The idea behind this story is really cool. The potential for this whole new mythology is excellent. But it’s never developed. Too much of the book was taken up by pointless personal agendas, while the real story of what was actually happening and why was largely ignored. This is a novel that really needs some backstory woven into it.

It is excellently written, and the central idea surrounding the real reason behind Halloween is very interesting. There’s so much good stuff here, it could have been a great novel, but failed on too many fronts for me.

Without giving too much away, the huge lack of explanation that’s really needed to fully appreciate the story includes: What’s the Old Domain? Why are the Churches of Midnight and Morning always trying to align? Why are there only two Nomads against hundreds in the Church of Midnight? What’s so special about The Heart? Why does it happen every year? Who is the Messenger? And so on and so on.

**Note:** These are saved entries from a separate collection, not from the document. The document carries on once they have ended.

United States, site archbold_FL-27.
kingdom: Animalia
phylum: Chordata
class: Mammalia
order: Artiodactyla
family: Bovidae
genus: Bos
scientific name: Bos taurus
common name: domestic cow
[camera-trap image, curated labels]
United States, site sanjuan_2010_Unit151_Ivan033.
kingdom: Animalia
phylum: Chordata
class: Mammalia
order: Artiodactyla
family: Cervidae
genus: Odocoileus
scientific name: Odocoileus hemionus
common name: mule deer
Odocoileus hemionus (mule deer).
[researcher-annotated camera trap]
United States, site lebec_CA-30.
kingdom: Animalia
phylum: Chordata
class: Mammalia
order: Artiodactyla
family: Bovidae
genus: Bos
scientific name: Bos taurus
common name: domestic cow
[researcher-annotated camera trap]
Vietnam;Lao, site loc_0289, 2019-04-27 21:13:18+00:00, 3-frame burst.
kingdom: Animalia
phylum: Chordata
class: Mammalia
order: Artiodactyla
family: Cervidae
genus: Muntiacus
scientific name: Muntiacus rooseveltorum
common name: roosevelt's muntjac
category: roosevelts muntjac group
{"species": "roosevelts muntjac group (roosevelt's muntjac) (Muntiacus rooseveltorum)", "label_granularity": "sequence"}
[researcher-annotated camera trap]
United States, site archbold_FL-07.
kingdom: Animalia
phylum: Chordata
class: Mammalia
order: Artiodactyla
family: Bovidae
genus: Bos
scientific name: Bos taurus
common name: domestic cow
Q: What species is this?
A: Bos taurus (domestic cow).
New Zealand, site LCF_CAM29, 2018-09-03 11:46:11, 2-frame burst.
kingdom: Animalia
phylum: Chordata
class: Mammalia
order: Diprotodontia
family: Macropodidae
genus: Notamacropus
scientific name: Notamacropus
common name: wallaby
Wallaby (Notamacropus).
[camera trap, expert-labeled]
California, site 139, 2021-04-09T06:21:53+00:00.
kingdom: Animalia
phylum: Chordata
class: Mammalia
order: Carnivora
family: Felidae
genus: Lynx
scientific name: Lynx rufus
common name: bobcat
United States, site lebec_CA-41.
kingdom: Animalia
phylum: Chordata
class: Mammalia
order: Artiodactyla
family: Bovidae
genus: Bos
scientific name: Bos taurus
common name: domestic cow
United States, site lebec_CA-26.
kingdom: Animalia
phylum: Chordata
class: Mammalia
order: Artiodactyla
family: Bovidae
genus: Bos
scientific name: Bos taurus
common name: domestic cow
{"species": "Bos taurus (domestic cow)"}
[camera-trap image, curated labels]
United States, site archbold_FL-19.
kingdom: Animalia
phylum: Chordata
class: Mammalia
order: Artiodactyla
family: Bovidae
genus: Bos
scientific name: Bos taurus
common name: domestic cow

It was too hard to engage fully with the story as there was so much that didn’t make sense or wasn’t well enough explored. The whole thing is a clear analogy for heaven and hell, god and the devil, basic good versus evil stuff, but it was all too nebulous and undefined.

There was also a lot of what seemed to be sexual wish fulfillment on the part of the author. There’s one scene of sexual violence that seems completely unnecessary. The violence is both ways and largely (though not entirely) consensual, but there was no real reason for it or an explanation of why it was important. Again, another example of something not well enough explored in the story.

This is a great idea and excellent writing, but seriously could have used a few more drafts and edits to clarify the story. Anyway, Sergei Lukyanenko’s The Night Watch series did this story way better already.